[Start SUPPLIED ENTRIES]
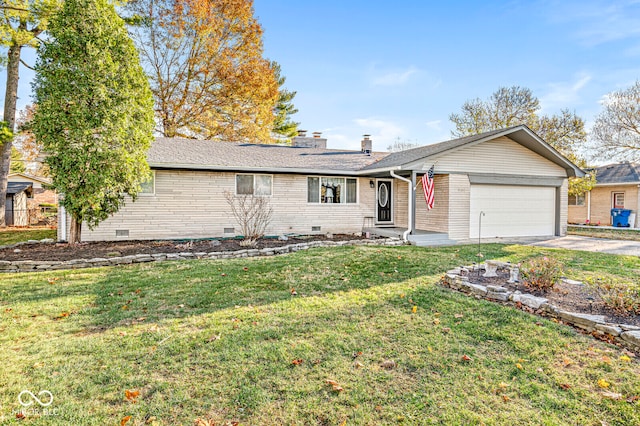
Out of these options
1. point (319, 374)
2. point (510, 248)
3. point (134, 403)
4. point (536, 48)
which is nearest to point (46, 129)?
point (134, 403)

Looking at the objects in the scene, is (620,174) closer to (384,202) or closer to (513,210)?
(513,210)

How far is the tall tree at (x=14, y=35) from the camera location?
1355 centimetres

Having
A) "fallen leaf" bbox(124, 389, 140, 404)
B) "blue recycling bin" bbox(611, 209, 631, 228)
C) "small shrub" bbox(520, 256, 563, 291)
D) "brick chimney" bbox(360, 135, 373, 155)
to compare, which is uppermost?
"brick chimney" bbox(360, 135, 373, 155)

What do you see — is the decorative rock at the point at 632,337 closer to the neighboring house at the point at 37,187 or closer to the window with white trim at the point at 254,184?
the window with white trim at the point at 254,184

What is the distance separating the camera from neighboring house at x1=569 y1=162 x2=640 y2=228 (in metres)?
17.8

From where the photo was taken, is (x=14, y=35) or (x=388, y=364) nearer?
(x=388, y=364)

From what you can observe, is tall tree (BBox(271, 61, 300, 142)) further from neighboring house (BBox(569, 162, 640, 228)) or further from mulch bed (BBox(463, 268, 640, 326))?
mulch bed (BBox(463, 268, 640, 326))

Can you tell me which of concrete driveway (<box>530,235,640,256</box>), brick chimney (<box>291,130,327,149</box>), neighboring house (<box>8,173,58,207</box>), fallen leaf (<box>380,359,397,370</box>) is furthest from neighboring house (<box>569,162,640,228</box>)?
neighboring house (<box>8,173,58,207</box>)

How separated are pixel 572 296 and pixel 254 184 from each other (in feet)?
30.9

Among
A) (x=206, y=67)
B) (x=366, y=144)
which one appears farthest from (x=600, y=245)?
(x=206, y=67)

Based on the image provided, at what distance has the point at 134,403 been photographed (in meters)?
2.55

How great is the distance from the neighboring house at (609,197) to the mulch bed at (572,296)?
57.2 feet

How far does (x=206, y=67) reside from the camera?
2045 cm

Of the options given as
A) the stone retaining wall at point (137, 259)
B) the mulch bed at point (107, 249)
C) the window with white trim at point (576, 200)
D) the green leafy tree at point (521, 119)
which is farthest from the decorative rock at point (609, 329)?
the window with white trim at point (576, 200)
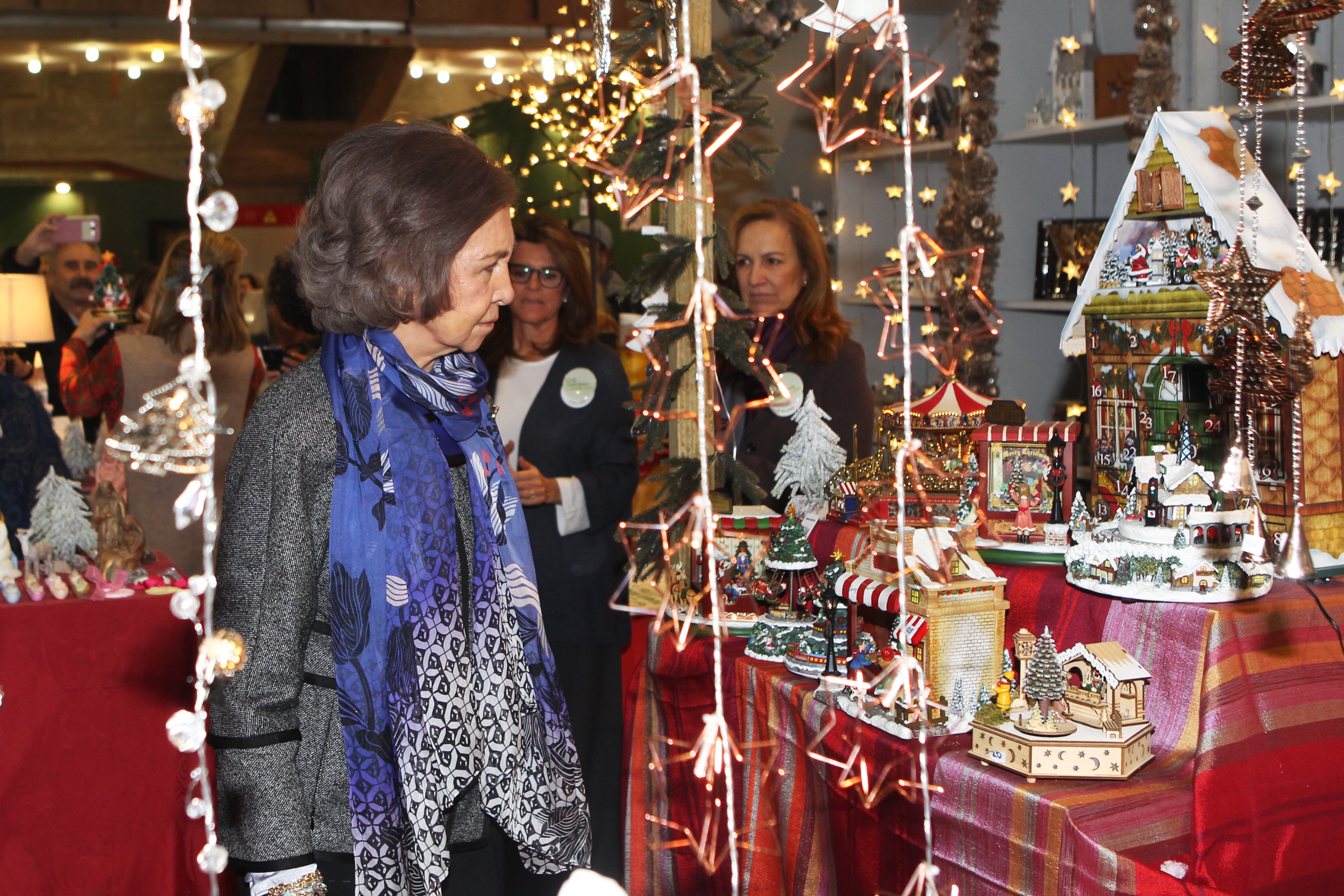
[End SUPPLIED ENTRIES]
* TASK DIRECTIONS
Please output the rows as a two-column CSV with the headers text and answer, starting at the row containing "Based on the" and ending at the last row. Give one CSV line per row, put each field in quotes with its line breaks replaced by spaces, and leave out the pictures.

* SOLUTION FOR THIS TASK
text,answer
"Based on the image provided, at what distance has the point at 134,403 been photographed (in meters)?","2.55"
"How great is the distance from the neighboring house at (609,197) to the mulch bed at (572,296)?","57.2 feet"
"How far does (x=206, y=67) reside from the camera?","2045 cm"
"Of the options given as A) the stone retaining wall at point (137, 259) B) the mulch bed at point (107, 249) C) the window with white trim at point (576, 200) D) the green leafy tree at point (521, 119) which is farthest from the decorative rock at point (609, 329)?","the window with white trim at point (576, 200)"